Assignment: Once you have read the listing, write it all out exactly.
^^^^^^^^
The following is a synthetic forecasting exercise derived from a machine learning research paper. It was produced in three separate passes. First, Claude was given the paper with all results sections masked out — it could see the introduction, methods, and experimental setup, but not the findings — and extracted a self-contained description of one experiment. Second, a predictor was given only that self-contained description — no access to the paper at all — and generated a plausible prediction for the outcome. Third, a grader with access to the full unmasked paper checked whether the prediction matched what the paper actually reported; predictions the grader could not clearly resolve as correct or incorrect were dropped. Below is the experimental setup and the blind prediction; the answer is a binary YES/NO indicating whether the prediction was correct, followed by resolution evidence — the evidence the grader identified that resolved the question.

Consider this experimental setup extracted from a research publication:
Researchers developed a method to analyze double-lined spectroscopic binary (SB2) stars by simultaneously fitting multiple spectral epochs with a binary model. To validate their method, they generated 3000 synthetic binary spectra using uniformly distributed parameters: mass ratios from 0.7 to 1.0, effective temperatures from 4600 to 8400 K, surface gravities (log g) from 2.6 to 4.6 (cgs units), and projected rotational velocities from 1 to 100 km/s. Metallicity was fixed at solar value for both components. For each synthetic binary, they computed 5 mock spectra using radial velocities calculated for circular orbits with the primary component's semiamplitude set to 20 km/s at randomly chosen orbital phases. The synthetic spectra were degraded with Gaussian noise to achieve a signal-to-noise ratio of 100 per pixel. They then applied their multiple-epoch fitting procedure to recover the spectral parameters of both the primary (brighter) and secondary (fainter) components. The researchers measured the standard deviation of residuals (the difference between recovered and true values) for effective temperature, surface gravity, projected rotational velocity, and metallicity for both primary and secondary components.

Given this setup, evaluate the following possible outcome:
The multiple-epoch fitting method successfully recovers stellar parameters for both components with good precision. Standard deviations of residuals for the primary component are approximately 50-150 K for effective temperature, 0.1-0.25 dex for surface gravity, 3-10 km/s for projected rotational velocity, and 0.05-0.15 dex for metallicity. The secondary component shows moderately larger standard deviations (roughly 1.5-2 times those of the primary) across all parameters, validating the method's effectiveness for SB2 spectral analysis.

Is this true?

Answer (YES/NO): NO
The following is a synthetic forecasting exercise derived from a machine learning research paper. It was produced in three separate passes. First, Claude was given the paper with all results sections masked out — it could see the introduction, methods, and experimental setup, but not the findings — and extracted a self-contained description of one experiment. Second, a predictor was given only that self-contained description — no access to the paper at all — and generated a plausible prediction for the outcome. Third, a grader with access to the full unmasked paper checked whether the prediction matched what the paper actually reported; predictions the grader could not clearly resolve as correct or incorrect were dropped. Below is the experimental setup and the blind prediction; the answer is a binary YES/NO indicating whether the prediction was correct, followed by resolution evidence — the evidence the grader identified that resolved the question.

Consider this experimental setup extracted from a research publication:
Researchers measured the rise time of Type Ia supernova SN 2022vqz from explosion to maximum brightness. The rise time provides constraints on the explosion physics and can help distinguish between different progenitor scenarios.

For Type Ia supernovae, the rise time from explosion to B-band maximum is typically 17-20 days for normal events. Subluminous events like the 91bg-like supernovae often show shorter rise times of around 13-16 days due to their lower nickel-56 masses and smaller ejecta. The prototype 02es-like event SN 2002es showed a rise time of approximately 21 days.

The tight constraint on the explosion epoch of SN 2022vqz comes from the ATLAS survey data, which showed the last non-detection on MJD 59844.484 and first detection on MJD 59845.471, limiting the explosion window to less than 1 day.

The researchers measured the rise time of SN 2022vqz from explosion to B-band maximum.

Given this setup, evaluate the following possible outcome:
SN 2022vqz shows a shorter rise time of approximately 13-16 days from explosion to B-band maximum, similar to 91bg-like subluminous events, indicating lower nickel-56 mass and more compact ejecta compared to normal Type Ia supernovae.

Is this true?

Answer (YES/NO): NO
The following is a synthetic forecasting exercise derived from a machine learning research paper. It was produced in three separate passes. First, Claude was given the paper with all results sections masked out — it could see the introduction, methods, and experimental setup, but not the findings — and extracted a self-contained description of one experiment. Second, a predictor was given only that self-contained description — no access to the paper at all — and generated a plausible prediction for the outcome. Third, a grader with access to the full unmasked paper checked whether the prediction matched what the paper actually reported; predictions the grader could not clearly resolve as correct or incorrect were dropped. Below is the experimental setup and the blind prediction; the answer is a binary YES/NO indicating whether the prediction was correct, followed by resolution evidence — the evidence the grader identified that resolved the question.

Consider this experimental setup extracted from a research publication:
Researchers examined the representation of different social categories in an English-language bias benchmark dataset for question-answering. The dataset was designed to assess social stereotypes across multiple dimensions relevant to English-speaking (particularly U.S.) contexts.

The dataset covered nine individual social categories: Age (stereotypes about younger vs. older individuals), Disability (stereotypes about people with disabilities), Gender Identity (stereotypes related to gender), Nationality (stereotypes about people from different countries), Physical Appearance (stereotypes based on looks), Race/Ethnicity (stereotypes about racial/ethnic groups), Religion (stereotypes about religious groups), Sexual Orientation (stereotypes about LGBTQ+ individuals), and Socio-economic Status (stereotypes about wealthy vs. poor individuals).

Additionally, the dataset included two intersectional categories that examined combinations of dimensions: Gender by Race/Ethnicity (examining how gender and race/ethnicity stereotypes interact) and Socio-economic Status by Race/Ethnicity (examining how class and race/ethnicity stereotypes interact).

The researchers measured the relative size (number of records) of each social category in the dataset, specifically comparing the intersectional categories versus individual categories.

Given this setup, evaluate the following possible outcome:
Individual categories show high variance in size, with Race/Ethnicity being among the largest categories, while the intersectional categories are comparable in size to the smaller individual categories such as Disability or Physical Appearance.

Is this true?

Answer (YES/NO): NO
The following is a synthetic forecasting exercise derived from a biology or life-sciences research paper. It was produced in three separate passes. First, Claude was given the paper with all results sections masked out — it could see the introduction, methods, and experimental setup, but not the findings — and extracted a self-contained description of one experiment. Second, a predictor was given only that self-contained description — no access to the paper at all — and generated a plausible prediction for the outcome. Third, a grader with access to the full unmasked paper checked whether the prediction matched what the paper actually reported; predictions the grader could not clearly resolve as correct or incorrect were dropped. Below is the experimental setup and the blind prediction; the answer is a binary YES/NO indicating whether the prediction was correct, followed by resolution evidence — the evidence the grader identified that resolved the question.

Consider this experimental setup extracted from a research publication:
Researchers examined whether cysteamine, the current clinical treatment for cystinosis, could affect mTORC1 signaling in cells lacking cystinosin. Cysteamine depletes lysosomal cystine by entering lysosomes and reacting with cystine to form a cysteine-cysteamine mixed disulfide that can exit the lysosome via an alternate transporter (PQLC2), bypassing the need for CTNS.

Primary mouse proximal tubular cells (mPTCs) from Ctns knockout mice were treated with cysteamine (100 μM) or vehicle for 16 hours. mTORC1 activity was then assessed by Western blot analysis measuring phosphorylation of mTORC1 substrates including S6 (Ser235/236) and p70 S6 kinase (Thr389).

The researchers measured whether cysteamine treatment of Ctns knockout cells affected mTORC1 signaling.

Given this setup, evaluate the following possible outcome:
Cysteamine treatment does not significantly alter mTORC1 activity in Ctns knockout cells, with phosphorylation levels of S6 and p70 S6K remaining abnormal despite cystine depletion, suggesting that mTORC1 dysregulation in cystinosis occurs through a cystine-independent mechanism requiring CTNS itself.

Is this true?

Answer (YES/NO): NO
^^^^^^^^
Answer for the task:
The following is a synthetic forecasting exercise derived from a machine learning research paper. It was produced in three separate passes. First, Claude was given the paper with all results sections masked out — it could see the introduction, methods, and experimental setup, but not the findings — and extracted a self-contained description of one experiment. Second, a predictor was given only that self-contained description — no access to the paper at all — and generated a plausible prediction for the outcome. Third, a grader with access to the full unmasked paper checked whether the prediction matched what the paper actually reported; predictions the grader could not clearly resolve as correct or incorrect were dropped. Below is the experimental setup and the blind prediction; the answer is a binary YES/NO indicating whether the prediction was correct, followed by resolution evidence — the evidence the grader identified that resolved the question.

Consider this experimental setup extracted from a research publication:
Researchers developed a method to analyze double-lined spectroscopic binary (SB2) stars by simultaneously fitting multiple spectral epochs with a binary model. To validate their method, they generated 3000 synthetic binary spectra using uniformly distributed parameters: mass ratios from 0.7 to 1.0, effective temperatures from 4600 to 8400 K, surface gravities (log g) from 2.6 to 4.6 (cgs units), and projected rotational velocities from 1 to 100 km/s. Metallicity was fixed at solar value for both components. For each synthetic binary, they computed 5 mock spectra using radial velocities calculated for circular orbits with the primary component's semiamplitude set to 20 km/s at randomly chosen orbital phases. The synthetic spectra were degraded with Gaussian noise to achieve a signal-to-noise ratio of 100 per pixel. They then applied their multiple-epoch fitting procedure to recover the spectral parameters of both the primary (brighter) and secondary (fainter) components. The researchers measured the standard deviation of residuals (the difference between recovered and true values) for effective temperature, surface gravity, projected rotational velocity, and metallicity for both primary and secondary components.

Given this setup, evaluate the following possible outcome:
The multiple-epoch fitting method successfully recovers stellar parameters for both components with good precision. Standard deviations of residuals for the primary component are approximately 50-150 K for effective temperature, 0.1-0.25 dex for surface gravity, 3-10 km/s for projected rotational velocity, and 0.05-0.15 dex for metallicity. The secondary component shows moderately larger standard deviations (roughly 1.5-2 times those of the primary) across all parameters, validating the method's effectiveness for SB2 spectral analysis.

Is this true?

Answer (YES/NO): NO
The following is a synthetic forecasting exercise derived from a machine learning research paper. It was produced in three separate passes. First, Claude was given the paper with all results sections masked out — it could see the introduction, methods, and experimental setup, but not the findings — and extracted a self-contained description of one experiment. Second, a predictor was given only that self-contained description — no access to the paper at all — and generated a plausible prediction for the outcome. Third, a grader with access to the full unmasked paper checked whether the prediction matched what the paper actually reported; predictions the grader could not clearly resolve as correct or incorrect were dropped. Below is the experimental setup and the blind prediction; the answer is a binary YES/NO indicating whether the prediction was correct, followed by resolution evidence — the evidence the grader identified that resolved the question.

Consider this experimental setup extracted from a research publication:
Researchers measured the rise time of Type Ia supernova SN 2022vqz from explosion to maximum brightness. The rise time provides constraints on the explosion physics and can help distinguish between different progenitor scenarios.

For Type Ia supernovae, the rise time from explosion to B-band maximum is typically 17-20 days for normal events. Subluminous events like the 91bg-like supernovae often show shorter rise times of around 13-16 days due to their lower nickel-56 masses and smaller ejecta. The prototype 02es-like event SN 2002es showed a rise time of approximately 21 days.

The tight constraint on the explosion epoch of SN 2022vqz comes from the ATLAS survey data, which showed the last non-detection on MJD 59844.484 and first detection on MJD 59845.471, limiting the explosion window to less than 1 day.

The researchers measured the rise time of SN 2022vqz from explosion to B-band maximum.

Given this setup, evaluate the following possible outcome:
SN 2022vqz shows a shorter rise time of approximately 13-16 days from explosion to B-band maximum, similar to 91bg-like subluminous events, indicating lower nickel-56 mass and more compact ejecta compared to normal Type Ia supernovae.

Is this true?

Answer (YES/NO): NO
The following is a synthetic forecasting exercise derived from a machine learning research paper. It was produced in three separate passes. First, Claude was given the paper with all results sections masked out — it could see the introduction, methods, and experimental setup, but not the findings — and extracted a self-contained description of one experiment. Second, a predictor was given only that self-contained description — no access to the paper at all — and generated a plausible prediction for the outcome. Third, a grader with access to the full unmasked paper checked whether the prediction matched what the paper actually reported; predictions the grader could not clearly resolve as correct or incorrect were dropped. Below is the experimental setup and the blind prediction; the answer is a binary YES/NO indicating whether the prediction was correct, followed by resolution evidence — the evidence the grader identified that resolved the question.

Consider this experimental setup extracted from a research publication:
Researchers examined the representation of different social categories in an English-language bias benchmark dataset for question-answering. The dataset was designed to assess social stereotypes across multiple dimensions relevant to English-speaking (particularly U.S.) contexts.

The dataset covered nine individual social categories: Age (stereotypes about younger vs. older individuals), Disability (stereotypes about people with disabilities), Gender Identity (stereotypes related to gender), Nationality (stereotypes about people from different countries), Physical Appearance (stereotypes based on looks), Race/Ethnicity (stereotypes about racial/ethnic groups), Religion (stereotypes about religious groups), Sexual Orientation (stereotypes about LGBTQ+ individuals), and Socio-economic Status (stereotypes about wealthy vs. poor individuals).

Additionally, the dataset included two intersectional categories that examined combinations of dimensions: Gender by Race/Ethnicity (examining how gender and race/ethnicity stereotypes interact) and Socio-economic Status by Race/Ethnicity (examining how class and race/ethnicity stereotypes interact).

The researchers measured the relative size (number of records) of each social category in the dataset, specifically comparing the intersectional categories versus individual categories.

Given this setup, evaluate the following possible outcome:
Individual categories show high variance in size, with Race/Ethnicity being among the largest categories, while the intersectional categories are comparable in size to the smaller individual categories such as Disability or Physical Appearance.

Is this true?

Answer (YES/NO): NO
The following is a synthetic forecasting exercise derived from a biology or life-sciences research paper. It was produced in three separate passes. First, Claude was given the paper with all results sections masked out — it could see the introduction, methods, and experimental setup, but not the findings — and extracted a self-contained description of one experiment. Second, a predictor was given only that self-contained description — no access to the paper at all — and generated a plausible prediction for the outcome. Third, a grader with access to the full unmasked paper checked whether the prediction matched what the paper actually reported; predictions the grader could not clearly resolve as correct or incorrect were dropped. Below is the experimental setup and the blind prediction; the answer is a binary YES/NO indicating whether the prediction was correct, followed by resolution evidence — the evidence the grader identified that resolved the question.

Consider this experimental setup extracted from a research publication:
Researchers examined whether cysteamine, the current clinical treatment for cystinosis, could affect mTORC1 signaling in cells lacking cystinosin. Cysteamine depletes lysosomal cystine by entering lysosomes and reacting with cystine to form a cysteine-cysteamine mixed disulfide that can exit the lysosome via an alternate transporter (PQLC2), bypassing the need for CTNS.

Primary mouse proximal tubular cells (mPTCs) from Ctns knockout mice were treated with cysteamine (100 μM) or vehicle for 16 hours. mTORC1 activity was then assessed by Western blot analysis measuring phosphorylation of mTORC1 substrates including S6 (Ser235/236) and p70 S6 kinase (Thr389).

The researchers measured whether cysteamine treatment of Ctns knockout cells affected mTORC1 signaling.

Given this setup, evaluate the following possible outcome:
Cysteamine treatment does not significantly alter mTORC1 activity in Ctns knockout cells, with phosphorylation levels of S6 and p70 S6K remaining abnormal despite cystine depletion, suggesting that mTORC1 dysregulation in cystinosis occurs through a cystine-independent mechanism requiring CTNS itself.

Is this true?

Answer (YES/NO): NO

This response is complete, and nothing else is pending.